The framework has two layers. The first is Orientation and Calibration. This is where we define what we mean by compatibility, set the scope of what we are evaluating, and agree on the principles that guide evaluation.
The second is Evaluation and Application. This is where the framework is actually applied to a project or system. Inside the Evaluation and Application layer, the work happens through three core mechanisms. First, refusal patterns flag designs that are incompatible by structure, not by accident, such as dependency and capability atrophy, manipulation and exploitative engagement, loss of meaningful exit, and hidden power without accountability.
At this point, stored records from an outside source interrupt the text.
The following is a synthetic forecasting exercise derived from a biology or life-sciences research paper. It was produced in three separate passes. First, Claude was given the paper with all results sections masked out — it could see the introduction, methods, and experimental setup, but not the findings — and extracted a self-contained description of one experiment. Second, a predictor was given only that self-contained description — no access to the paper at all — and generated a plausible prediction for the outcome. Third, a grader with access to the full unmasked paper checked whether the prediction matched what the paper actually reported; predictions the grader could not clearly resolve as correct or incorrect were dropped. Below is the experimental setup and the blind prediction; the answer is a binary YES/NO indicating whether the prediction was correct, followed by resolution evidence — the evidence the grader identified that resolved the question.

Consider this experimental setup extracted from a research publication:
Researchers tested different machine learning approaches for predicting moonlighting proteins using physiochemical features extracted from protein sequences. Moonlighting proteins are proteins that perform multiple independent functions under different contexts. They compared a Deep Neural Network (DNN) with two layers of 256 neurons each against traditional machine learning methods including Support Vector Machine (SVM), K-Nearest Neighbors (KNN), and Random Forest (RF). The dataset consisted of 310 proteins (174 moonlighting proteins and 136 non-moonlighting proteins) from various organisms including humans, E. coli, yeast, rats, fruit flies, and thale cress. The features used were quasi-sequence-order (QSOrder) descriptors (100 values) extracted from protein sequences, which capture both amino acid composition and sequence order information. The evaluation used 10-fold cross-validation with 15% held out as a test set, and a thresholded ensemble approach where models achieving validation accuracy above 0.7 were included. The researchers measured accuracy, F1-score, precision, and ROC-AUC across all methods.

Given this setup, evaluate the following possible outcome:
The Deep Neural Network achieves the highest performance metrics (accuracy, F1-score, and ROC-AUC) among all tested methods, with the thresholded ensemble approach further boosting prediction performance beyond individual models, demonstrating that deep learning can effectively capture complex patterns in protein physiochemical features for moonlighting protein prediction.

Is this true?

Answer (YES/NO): NO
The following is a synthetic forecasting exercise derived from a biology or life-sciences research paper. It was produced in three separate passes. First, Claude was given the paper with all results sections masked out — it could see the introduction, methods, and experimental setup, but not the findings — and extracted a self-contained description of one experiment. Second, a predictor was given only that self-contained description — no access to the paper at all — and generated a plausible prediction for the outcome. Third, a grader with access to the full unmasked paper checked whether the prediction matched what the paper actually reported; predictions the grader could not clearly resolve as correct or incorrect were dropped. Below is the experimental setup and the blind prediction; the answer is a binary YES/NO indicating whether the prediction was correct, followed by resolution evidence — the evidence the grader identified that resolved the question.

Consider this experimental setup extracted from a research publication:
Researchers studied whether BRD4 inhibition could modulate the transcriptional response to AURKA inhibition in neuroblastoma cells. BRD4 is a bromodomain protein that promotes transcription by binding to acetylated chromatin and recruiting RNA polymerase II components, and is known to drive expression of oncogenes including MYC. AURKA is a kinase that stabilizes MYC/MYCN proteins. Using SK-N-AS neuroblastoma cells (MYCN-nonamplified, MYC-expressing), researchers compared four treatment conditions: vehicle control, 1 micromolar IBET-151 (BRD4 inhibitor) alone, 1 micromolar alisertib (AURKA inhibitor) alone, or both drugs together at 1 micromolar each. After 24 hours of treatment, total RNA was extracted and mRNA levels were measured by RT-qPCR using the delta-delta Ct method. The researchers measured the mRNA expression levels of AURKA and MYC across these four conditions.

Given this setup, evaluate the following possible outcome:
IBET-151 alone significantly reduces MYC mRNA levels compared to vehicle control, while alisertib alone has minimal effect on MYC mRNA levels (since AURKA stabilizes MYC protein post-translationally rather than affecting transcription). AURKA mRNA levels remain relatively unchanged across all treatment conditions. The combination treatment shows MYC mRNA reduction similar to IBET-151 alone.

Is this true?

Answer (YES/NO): NO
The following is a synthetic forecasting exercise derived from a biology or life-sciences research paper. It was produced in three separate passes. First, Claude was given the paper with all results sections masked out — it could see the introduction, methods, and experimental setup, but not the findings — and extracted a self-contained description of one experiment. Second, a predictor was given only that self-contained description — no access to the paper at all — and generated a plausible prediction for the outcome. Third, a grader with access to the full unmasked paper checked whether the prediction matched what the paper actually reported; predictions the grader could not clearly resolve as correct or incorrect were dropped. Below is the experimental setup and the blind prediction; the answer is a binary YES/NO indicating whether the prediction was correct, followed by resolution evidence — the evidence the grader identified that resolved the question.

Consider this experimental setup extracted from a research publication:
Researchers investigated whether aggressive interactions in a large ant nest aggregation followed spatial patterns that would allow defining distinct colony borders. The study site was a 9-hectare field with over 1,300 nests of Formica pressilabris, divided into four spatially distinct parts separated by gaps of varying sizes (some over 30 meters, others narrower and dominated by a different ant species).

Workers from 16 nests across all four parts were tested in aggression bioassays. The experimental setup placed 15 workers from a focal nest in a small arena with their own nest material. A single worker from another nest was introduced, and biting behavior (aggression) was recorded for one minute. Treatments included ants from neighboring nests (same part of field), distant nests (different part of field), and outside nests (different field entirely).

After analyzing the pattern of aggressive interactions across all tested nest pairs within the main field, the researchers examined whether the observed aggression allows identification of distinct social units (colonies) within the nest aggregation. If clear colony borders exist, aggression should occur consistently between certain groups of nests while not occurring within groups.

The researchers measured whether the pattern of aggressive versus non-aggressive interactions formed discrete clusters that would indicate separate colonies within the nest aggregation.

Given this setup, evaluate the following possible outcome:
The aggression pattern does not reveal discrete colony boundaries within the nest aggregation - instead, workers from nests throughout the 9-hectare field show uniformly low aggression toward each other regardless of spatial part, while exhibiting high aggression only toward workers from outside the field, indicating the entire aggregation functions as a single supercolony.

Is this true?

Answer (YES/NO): NO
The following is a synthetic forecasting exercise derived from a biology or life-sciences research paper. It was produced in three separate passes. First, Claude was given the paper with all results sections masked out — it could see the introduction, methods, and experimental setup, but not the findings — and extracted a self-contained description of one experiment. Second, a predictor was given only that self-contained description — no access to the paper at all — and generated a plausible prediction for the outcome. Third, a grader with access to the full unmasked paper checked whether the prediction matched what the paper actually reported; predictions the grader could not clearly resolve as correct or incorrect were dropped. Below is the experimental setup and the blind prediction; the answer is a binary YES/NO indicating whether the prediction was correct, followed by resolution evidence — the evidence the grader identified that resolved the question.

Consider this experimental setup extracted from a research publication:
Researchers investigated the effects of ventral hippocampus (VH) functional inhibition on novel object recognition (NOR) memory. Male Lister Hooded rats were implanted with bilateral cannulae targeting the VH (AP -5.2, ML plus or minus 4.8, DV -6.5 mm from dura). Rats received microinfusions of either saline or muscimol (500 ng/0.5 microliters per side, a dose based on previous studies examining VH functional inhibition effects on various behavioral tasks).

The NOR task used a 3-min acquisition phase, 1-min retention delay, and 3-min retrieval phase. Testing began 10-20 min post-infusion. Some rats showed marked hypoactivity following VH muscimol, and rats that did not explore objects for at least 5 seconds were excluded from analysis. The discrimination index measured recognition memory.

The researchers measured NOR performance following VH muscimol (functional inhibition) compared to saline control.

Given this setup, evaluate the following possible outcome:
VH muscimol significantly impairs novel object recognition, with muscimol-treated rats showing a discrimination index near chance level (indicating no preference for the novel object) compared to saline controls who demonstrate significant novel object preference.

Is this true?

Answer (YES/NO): NO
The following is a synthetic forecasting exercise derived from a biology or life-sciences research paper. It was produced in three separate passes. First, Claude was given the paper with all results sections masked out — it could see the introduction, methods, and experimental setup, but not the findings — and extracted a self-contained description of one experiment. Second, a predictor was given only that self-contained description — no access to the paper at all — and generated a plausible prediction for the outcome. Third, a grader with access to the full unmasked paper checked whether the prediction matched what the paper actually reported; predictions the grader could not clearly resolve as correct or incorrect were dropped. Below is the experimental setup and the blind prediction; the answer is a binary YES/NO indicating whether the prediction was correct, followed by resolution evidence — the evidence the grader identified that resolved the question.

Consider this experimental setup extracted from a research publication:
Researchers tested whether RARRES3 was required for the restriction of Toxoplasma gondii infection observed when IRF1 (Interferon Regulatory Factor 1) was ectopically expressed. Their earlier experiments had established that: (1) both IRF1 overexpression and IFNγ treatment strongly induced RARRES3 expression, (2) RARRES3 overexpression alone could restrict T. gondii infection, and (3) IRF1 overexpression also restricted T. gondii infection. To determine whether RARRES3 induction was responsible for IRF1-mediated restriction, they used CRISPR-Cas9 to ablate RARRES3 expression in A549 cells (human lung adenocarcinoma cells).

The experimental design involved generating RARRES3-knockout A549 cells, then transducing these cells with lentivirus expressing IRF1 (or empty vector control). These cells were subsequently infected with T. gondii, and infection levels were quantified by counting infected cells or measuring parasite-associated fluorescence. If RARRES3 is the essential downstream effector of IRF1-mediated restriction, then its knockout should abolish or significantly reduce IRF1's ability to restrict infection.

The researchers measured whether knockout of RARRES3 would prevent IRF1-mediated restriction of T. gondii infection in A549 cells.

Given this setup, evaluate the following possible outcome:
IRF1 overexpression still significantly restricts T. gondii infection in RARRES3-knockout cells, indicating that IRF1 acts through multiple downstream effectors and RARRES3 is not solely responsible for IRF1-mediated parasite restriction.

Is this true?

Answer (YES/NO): YES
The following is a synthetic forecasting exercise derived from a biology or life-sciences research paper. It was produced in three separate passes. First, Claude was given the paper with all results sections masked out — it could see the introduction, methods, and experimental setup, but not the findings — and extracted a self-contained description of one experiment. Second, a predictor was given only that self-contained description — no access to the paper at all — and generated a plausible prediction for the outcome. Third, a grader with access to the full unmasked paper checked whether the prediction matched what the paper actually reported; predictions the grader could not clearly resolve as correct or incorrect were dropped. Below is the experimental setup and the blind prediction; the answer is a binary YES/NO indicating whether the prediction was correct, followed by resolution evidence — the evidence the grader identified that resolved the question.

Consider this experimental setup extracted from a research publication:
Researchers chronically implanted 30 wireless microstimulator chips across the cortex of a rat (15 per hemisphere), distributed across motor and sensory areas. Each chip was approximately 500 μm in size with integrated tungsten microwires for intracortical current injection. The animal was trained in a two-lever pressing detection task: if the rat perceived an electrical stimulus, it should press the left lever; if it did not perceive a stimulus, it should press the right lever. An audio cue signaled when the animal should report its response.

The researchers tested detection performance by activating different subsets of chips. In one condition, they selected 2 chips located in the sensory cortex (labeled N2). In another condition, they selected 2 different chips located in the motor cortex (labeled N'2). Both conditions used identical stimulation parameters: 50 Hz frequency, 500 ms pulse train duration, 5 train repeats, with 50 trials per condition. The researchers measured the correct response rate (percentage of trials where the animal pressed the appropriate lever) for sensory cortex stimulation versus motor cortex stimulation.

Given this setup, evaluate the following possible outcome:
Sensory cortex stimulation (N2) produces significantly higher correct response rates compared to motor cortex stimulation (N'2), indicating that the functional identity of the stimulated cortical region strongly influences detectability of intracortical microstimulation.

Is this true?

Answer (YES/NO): YES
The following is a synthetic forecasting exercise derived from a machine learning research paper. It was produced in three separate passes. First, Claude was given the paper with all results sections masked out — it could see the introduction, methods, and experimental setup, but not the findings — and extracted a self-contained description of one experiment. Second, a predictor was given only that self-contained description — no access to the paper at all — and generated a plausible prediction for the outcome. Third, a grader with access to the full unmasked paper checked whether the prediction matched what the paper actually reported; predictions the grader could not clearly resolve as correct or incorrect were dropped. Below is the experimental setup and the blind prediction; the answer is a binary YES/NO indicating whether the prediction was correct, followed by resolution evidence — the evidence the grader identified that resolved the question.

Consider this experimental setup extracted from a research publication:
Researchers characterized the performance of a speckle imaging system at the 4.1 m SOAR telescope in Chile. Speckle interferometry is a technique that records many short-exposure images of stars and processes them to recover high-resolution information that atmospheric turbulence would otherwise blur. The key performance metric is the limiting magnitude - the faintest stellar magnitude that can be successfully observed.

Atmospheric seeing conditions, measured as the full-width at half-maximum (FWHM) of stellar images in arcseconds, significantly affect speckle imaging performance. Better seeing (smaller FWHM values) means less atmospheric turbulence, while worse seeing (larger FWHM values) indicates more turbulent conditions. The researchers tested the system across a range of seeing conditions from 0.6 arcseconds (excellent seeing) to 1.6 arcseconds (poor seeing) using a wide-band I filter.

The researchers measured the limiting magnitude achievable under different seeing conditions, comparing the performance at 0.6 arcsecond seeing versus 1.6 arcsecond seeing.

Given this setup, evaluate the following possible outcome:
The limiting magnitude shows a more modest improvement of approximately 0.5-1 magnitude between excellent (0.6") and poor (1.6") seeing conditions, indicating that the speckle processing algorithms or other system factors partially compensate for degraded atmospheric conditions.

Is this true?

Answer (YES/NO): NO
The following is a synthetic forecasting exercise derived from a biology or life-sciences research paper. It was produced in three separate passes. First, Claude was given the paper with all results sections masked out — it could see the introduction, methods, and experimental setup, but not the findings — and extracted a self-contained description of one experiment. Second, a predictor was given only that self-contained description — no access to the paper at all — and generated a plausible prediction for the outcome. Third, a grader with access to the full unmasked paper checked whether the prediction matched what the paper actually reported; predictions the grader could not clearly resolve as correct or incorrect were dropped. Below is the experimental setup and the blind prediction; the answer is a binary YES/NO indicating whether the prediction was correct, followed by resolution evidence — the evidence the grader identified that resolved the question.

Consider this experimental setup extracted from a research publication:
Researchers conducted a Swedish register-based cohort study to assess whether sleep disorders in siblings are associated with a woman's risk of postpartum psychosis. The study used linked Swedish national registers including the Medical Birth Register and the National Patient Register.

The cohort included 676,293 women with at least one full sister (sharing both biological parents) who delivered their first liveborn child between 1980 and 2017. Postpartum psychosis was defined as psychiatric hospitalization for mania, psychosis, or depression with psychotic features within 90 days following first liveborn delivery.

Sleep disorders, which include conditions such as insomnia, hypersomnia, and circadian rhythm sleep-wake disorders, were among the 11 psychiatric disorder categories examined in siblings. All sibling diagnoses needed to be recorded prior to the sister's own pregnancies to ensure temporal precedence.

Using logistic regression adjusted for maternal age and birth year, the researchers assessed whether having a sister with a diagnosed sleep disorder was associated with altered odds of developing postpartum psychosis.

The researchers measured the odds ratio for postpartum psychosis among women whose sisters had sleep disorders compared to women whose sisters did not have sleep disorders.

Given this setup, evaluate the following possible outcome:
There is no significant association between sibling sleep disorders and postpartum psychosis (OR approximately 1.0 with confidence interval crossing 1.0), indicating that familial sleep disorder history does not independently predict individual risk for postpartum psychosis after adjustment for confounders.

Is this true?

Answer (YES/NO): NO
Second, core compatibility dimensions structure the assessment, including comprehensibility, contextual coherence, emotional and experiential legibility, usability across human differences, ethical alignment, and human agency. Third, structured human judgment is used to interpret trade-offs, handle disagreement, and make assumptions explicit rather than hidden.
IR5 applies the framework through domain modules so it can be used in real contexts. We focus on five domains: Artificial Intelligence Systems, Cultural Institutions and Creative Projects, Human Development Health and Community Systems, Infrastructure and Large Scale Developments, and Institutional Governance and Decision Systems. These modules exist because the stakes, stakeholders, and risks differ by domain. The same framework applies, but what you look for, what counts as harm, and what counts as responsible recourse changes with context.